ISIS CRM LIMITED - Analysis Report

Company Number: 12749708

Analysis Date: 2025-07-29 14:24 UTC

  1. Credit Opinion: APPROVE
    ISIS CRM LIMITED demonstrates a solid liquidity position with increasing net current assets and shareholders’ funds over the last four years. The company benefits from a strong cash balance relative to its current liabilities, indicating an ability to meet short-term obligations comfortably. The single director’s stable stewardship and absence of adverse records further support credit approval. No indications of distress or overdue filings exist, and the company operates in the stable IT services sector, suggesting resilience.

  2. Financial Strength:
    The balance sheet shows a clean structure with no long-term liabilities or debt disclosed, implying low financial leverage and risk. Shareholders’ funds have grown steadily from £16.7k in 2020 to £77.8k in 2024, reflecting retained earnings accumulation and capital preservation. The company’s asset base is composed almost entirely of cash, with minimal debtors and creditors, indicating limited operational complexity but strong financial prudence.

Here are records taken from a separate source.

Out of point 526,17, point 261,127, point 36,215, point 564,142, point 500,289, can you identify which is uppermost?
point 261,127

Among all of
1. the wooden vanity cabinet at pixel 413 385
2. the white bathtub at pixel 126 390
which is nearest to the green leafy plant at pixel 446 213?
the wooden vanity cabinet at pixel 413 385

  3. Cash Flow Assessment:
    Cash balances have increased year-on-year from £21.5k in 2020 to £83.9k in 2024, providing excellent liquidity coverage against current liabilities which remain low and stable (£6.2k in 2024). The net current assets position is very healthy at £77.8k, evidencing ample working capital to support operations and short-term commitments. The company’s reliance on cash rather than receivables reduces credit risk and supports timely creditor payments.

  4. Monitoring Points:

  • Maintain close monitoring of turnover and profitability trends, as detailed profit and loss data are not disclosed.
  • Track any changes in creditor or debtor levels that may impact liquidity.
  • Monitor director conduct and company status to ensure continued compliance and absence of negative actions.
  • Observe the company’s ability to expand beyond cash-only assets to diversify working capital if growth accelerates.